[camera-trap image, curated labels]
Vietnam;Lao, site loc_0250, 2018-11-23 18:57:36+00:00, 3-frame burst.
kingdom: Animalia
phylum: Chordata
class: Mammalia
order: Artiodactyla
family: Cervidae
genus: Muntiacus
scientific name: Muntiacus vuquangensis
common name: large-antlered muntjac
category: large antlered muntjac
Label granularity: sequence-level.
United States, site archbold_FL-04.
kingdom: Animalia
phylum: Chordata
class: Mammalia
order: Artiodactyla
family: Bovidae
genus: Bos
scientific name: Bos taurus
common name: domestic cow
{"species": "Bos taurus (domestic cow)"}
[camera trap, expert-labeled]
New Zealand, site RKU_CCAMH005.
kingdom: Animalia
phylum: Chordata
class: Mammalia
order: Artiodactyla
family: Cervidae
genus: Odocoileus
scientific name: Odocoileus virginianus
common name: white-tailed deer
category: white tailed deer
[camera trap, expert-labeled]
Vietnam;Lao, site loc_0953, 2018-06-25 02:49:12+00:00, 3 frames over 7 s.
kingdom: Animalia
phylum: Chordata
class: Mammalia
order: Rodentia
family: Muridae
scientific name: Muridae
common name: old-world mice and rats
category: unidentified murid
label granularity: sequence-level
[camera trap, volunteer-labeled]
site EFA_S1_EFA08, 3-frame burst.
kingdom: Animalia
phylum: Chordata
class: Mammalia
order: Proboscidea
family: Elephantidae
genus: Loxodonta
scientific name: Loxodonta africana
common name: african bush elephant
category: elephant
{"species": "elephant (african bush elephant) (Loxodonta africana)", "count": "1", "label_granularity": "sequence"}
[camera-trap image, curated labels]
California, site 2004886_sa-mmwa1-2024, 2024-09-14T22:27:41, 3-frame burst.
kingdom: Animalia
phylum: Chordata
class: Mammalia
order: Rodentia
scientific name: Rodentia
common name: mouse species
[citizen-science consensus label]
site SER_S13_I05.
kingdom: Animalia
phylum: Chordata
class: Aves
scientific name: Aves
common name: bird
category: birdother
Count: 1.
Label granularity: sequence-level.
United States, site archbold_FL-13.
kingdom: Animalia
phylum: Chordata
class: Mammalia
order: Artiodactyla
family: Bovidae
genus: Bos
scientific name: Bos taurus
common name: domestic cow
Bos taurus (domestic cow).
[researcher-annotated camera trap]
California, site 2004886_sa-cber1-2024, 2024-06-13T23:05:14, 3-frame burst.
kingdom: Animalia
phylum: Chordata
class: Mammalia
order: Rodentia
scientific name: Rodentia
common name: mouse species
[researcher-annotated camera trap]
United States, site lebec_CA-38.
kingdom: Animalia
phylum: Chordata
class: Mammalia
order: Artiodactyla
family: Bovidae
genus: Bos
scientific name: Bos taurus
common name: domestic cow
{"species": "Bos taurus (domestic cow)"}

■ ■ ■ ■ ■ ■ ■

Work to be completed
Give the listing again. Leave every word as it stands.

Exercise answer
[camera-trap image, curated labels]
Vietnam;Lao, site loc_0250, 2018-11-23 18:57:36+00:00, 3-frame burst.
kingdom: Animalia
phylum: Chordata
class: Mammalia
order: Artiodactyla
family: Cervidae
genus: Muntiacus
scientific name: Muntiacus vuquangensis
common name: large-antlered muntjac
category: large antlered muntjac
Label granularity: sequence-level.
United States, site archbold_FL-04.
kingdom: Animalia
phylum: Chordata
class: Mammalia
order: Artiodactyla
family: Bovidae
genus: Bos
scientific name: Bos taurus
common name: domestic cow
{"species": "Bos taurus (domestic cow)"}
[camera trap, expert-labeled]
New Zealand, site RKU_CCAMH005.
kingdom: Animalia
phylum: Chordata
class: Mammalia
order: Artiodactyla
family: Cervidae
genus: Odocoileus
scientific name: Odocoileus virginianus
common name: white-tailed deer
category: white tailed deer
[camera trap, expert-labeled]
Vietnam;Lao, site loc_0953, 2018-06-25 02:49:12+00:00, 3 frames over 7 s.
kingdom: Animalia
phylum: Chordata
class: Mammalia
order: Rodentia
family: Muridae
scientific name: Muridae
common name: old-world mice and rats
category: unidentified murid
label granularity: sequence-level
[camera trap, volunteer-labeled]
site EFA_S1_EFA08, 3-frame burst.
kingdom: Animalia
phylum: Chordata
class: Mammalia
order: Proboscidea
family: Elephantidae
genus: Loxodonta
scientific name: Loxodonta africana
common name: african bush elephant
category: elephant
{"species": "elephant (african bush elephant) (Loxodonta africana)", "count": "1", "label_granularity": "sequence"}
[camera-trap image, curated labels]
California, site 2004886_sa-mmwa1-2024, 2024-09-14T22:27:41, 3-frame burst.
kingdom: Animalia
phylum: Chordata
class: Mammalia
order: Rodentia
scientific name: Rodentia
common name: mouse species
[citizen-science consensus label]
site SER_S13_I05.
kingdom: Animalia
phylum: Chordata
class: Aves
scientific name: Aves
common name: bird
category: birdother
Count: 1.
Label granularity: sequence-level.
United States, site archbold_FL-13.
kingdom: Animalia
phylum: Chordata
class: Mammalia
order: Artiodactyla
family: Bovidae
genus: Bos
scientific name: Bos taurus
common name: domestic cow
Bos taurus (domestic cow).
[researcher-annotated camera trap]
California, site 2004886_sa-cber1-2024, 2024-06-13T23:05:14, 3-frame burst.
kingdom: Animalia
phylum: Chordata
class: Mammalia
order: Rodentia
scientific name: Rodentia
common name: mouse species
[researcher-annotated camera trap]
United States, site lebec_CA-38.
kingdom: Animalia
phylum: Chordata
class: Mammalia
order: Artiodactyla
family: Bovidae
genus: Bos
scientific name: Bos taurus
common name: domestic cow
{"species": "Bos taurus (domestic cow)"}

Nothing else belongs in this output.